The Young and the Old Are the Most Vulnerable to Overdosing OTCs
While there actually are people who try to commit suicide by taking Aspirin, ibuprofen, or Tylenol (and a few actually succeed in the attempt), problems with overdoses of over the counter medications are usually unintentional. They usually occur in the young and in the elderly. Overdoses are most common in misguided efforts to control fever or pain.
For instance, the emergency services department gets a call from the very anxious mother of a 15-year-old boy. A few days earlier, he broke his leg. He had been spending most of his time resting, taking Tylenol "as needed" for pain. When the ambulance arrives, they find he has a blood pressure of 80/40, a pulse of 130, and he's breathing 32 times a minute. There is a nearly-empty bottle of Tylenol on the table.
Most adults can take up to 4,000 mg of Tylenol a day safely with some margin for error. With children, the appropriate dosing is up to 90 mg of Tylenol for every kilogram of body weight. A teenager who weighs 154 pounds (70 kilograms), for instance, could theoretically take up to 90 mg per kilogram of body weight, or (70 x 90) 6300 mg of Tylenol a day, but most doctors would err on the side of caution and limit the teen to 4,000 mg a day, too. Taking more than 150 mg of Tylenol per kilogram of body weight per day is definitely toxic. This teenager normally would be in trouble taking more than 10,500 mg (21 capsules), and in this scenario it appears he took a great deal more. To prevent permanent damage to his liver and kidneys, he is rushed to the hospital where he is ordered to eat powdered charcoal, and given a liver-protective antioxidant called N-acetylcysteine. His life is saved, but he spends several days in the hospital.

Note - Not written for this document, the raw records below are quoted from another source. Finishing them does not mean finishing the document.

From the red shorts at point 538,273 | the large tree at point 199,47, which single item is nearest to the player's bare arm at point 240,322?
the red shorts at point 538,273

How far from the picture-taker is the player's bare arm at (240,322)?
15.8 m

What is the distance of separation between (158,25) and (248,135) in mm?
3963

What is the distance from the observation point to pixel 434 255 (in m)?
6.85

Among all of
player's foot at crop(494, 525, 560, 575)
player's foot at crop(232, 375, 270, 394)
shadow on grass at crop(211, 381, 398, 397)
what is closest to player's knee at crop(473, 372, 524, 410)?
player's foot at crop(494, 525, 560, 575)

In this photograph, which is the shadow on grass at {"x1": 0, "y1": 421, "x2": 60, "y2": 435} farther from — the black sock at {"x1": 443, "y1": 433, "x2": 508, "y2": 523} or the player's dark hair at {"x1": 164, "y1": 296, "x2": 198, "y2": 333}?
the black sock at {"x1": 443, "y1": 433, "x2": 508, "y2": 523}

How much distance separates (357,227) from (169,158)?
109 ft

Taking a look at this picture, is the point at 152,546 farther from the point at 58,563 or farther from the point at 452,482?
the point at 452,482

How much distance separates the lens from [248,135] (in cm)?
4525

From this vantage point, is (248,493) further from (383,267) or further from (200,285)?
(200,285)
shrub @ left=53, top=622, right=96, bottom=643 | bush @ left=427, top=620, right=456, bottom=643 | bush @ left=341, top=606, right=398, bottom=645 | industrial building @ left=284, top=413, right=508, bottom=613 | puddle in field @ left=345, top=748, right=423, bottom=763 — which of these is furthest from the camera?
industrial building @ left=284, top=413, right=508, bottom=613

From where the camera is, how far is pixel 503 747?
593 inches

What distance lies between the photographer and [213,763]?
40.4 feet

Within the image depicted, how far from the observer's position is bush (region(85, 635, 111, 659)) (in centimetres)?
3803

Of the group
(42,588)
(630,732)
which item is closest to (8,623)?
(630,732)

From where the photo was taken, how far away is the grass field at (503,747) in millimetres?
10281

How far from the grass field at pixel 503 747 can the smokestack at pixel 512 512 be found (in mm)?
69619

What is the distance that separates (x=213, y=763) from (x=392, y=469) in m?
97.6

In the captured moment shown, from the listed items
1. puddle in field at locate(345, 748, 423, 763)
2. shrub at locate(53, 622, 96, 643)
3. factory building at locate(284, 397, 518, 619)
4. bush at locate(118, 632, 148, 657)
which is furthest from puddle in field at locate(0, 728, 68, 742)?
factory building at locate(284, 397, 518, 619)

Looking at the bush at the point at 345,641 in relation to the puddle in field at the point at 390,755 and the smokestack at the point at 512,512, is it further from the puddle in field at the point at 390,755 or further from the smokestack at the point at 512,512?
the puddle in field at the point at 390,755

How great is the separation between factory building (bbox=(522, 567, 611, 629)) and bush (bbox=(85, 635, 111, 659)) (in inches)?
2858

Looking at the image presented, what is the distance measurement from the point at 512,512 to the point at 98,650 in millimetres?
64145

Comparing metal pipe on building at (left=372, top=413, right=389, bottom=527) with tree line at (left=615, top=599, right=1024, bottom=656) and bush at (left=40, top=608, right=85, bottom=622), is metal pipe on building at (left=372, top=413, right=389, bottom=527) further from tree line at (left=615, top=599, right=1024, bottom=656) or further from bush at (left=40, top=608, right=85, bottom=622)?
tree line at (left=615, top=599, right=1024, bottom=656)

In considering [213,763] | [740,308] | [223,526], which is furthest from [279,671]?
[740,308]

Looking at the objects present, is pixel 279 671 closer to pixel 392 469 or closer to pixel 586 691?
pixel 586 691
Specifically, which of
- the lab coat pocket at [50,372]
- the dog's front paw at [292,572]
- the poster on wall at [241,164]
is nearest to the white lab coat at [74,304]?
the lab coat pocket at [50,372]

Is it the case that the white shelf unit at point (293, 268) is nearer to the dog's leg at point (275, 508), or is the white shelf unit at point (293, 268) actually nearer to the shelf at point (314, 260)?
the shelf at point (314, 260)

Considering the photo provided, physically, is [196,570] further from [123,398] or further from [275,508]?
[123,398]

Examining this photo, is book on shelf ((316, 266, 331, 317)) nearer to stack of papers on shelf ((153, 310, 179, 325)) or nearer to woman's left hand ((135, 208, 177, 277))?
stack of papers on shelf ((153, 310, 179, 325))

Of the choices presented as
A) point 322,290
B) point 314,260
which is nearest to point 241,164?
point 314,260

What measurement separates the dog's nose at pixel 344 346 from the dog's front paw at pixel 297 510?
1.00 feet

Sometimes Even a "Normal" Dose Is Too Much
In the elderly, the problem is more likely to be an unusual sensitivity to an OTC. An older person with chronic joint pain, for example, may take a variety of pain relievers with a conscious intent to avoid overdosing. However, sometimes the effects of OTC medications are additive, as is the case with Tylenol and Aspirin. An elderly person who takes the recommended dose of one pain reliever, and another, and regular medications, may wind up in the same kind of distress as the teen who over-medicates for an injury.